LOW VISION

May 23, 2012 Qeeya Aulia 0 Comments

Gue gak tahu apapun sebelumnya tentang low vision dan baru tahu malam ini. Saat dr.Ferdiriva, sang penulis CADO-CADO mempublikasikan link video tentang low vision (kalau mau lihat, silahkan klik disini).  Menurut link itu, low vision adalah gangguan penglihatan kronik yang tidak dapat dikoreksi melalui penanganan medis, seperti operasi, obat-obatan dan tidak dapat dikoreksi secara refraktif dengan kacamata ataupun lensa kontak. Namun low vision masih memiliki sisa penglihatan yang dapat digunakan untuk melakukan kegiatam sehari-hari dengan keterbatasan.

Suatu hari, gue duduk di selasar masjid kampus gue yang sekarang sedang dirombak. Ada seorang laki-laki yang berdiri tak jauh dari tempat duduk gue. Dia mendekatkan handphonenya dengan jarak yang sangat dekat, tak biasa. Saat itu, gue berpikir, mungkin ada sesuatu dengan matanya. Hanya sebatas itu. Tapi rasanya setelah malam ini, asumsi gue bertambah, mungkinkah dia orang dengan low vision?

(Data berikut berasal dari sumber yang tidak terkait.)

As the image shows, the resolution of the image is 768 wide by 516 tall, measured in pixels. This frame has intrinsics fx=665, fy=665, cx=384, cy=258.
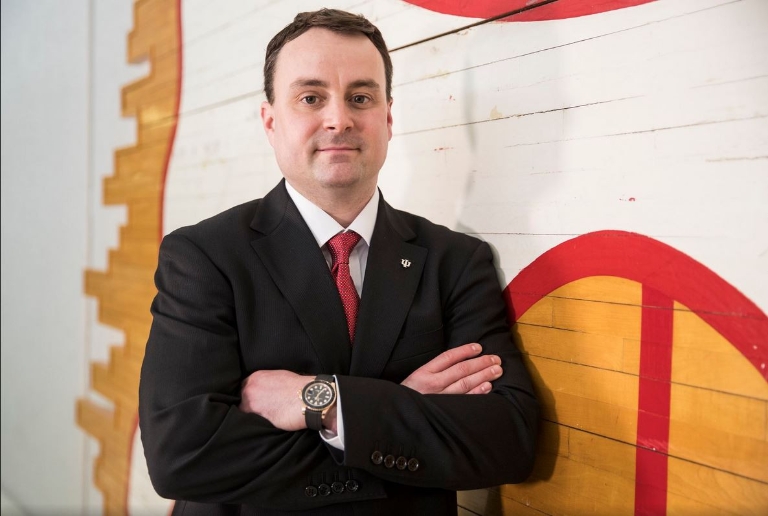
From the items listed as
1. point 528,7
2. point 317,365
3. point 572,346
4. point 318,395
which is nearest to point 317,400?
point 318,395

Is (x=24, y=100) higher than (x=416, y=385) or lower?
higher

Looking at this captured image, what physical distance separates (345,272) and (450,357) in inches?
11.8

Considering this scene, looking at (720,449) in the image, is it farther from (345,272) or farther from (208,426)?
(208,426)

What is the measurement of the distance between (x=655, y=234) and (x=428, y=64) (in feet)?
2.66

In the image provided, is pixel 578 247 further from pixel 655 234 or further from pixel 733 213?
pixel 733 213

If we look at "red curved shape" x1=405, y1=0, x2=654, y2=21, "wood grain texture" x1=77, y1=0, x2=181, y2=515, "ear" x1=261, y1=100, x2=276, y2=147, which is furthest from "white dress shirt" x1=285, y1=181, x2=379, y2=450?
"wood grain texture" x1=77, y1=0, x2=181, y2=515

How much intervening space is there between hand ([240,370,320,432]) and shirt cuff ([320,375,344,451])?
25 mm

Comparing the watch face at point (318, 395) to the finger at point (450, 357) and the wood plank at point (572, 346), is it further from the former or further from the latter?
the wood plank at point (572, 346)

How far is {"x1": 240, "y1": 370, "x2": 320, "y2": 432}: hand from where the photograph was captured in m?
1.29

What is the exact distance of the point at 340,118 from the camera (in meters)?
1.45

Entahlah, gue terlalu sok tahu kalau sudah menyangkut tentang judgement.



Ada hal lain yang membuat gue agak jerih setelah melihat video itu dan teringat sepotong kejadian di depan masjid beberapa tahun yang lalu. Hal itu adalah kesamaan antara mereka berdua. Sama-sama masih semangat belajar walau kondisi penglihatan yang tak sempurna.

Mata gue minus. Tapi bisa diatasi dengan kacamata. Gue baru pakai kacamata di kelas 2 SMP. Saat itu, langsung minus 2,5. Setidaknya, gue "sedikit" bahkan sangat sedikit merasakan betapa frustasinya tidak bisa melakukan hal yang sama dengan orang lain saat sedang belajar di kelas.

Semua orang membaca tulisan di papan tulis, gue bosan karena saat mereka berusaha membaca dan menghapal dengan lantang, gue hanya bisa menyipitkan mata, berharap bisa melihat tulisan dengan fokus yang baik.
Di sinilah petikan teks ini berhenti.